After earlier discovering an exploit that enabled a Firefox extension to secretly be downloaded whilst a user runs an Instant Play application James Rhodes has discovered several more vulnerabilities in YoYo Games’ Instant Play feature.
One vulnerability can fetch the login hash of Windows XP user’s logged into YoYo Games if they have selected the “Remember Me” feature. This feature uses cookies to store login data and when Instant Play is run from Internet Explorer the cookie, and hence the hash, can be accessed.
The Remember Me feature gives the user one month of automatic logins, and the extracted data could easily be sent back to a server using 39dll which could give a hacker access to your YoYo Games account.
A simple path modification means that the same opperation can easily be performed to users of the Windows Vista OS.
This proves another point I’m going to make about Game Maker/Instant Play security.
Why does Game Maker have access to the user’s cookies? Why does Game Maker have access to the system32 directory?
None of these things should be able to be accessed by Game Maker, and certainly shouldn’t be allowed when it’s running as Instant Play.
This example grabs your login information for YYG (if you are using Internet Explorer), and shows it to you. THE DATA IS NOT SENT ANYWHERE.
– James Rhodes
Another vulnerability supposedly gives games an automatic 5-star rating however at the time of writing I was unable to verify this.

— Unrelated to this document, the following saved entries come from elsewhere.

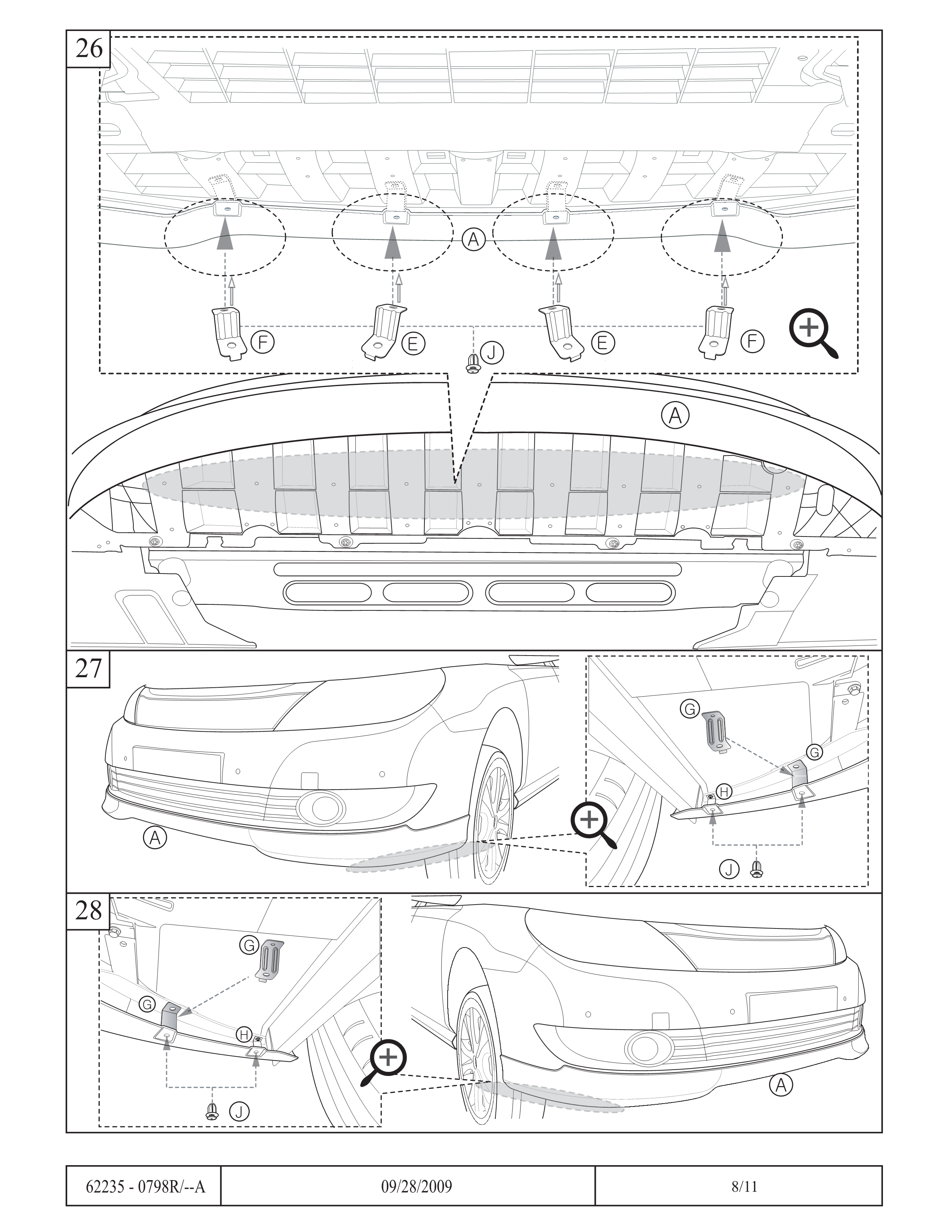 26

A

F E J E F

A

27

A

G

G

H

J

28

G

G

H

J

A

| 62235 - 0798R/--A | 09/28/2009 | 8/11 |
|---|---|---|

YoYoGames are “looking into it”.
Oh noes. Vulnerabilities.
Yes, I agree, only games running from Instant Play should be running in a sandbox.
YYG could sandbox the games, but GM by itself doesn’t need stupid restrictions. Writing a game without GM gives you that access, why not with?
The 5 star vunerability is less of an issue as it will be fixed when the first two issues are fixed. Unfortunately YYG is down right now, so I don’t know whether it’s finished being virus scanned.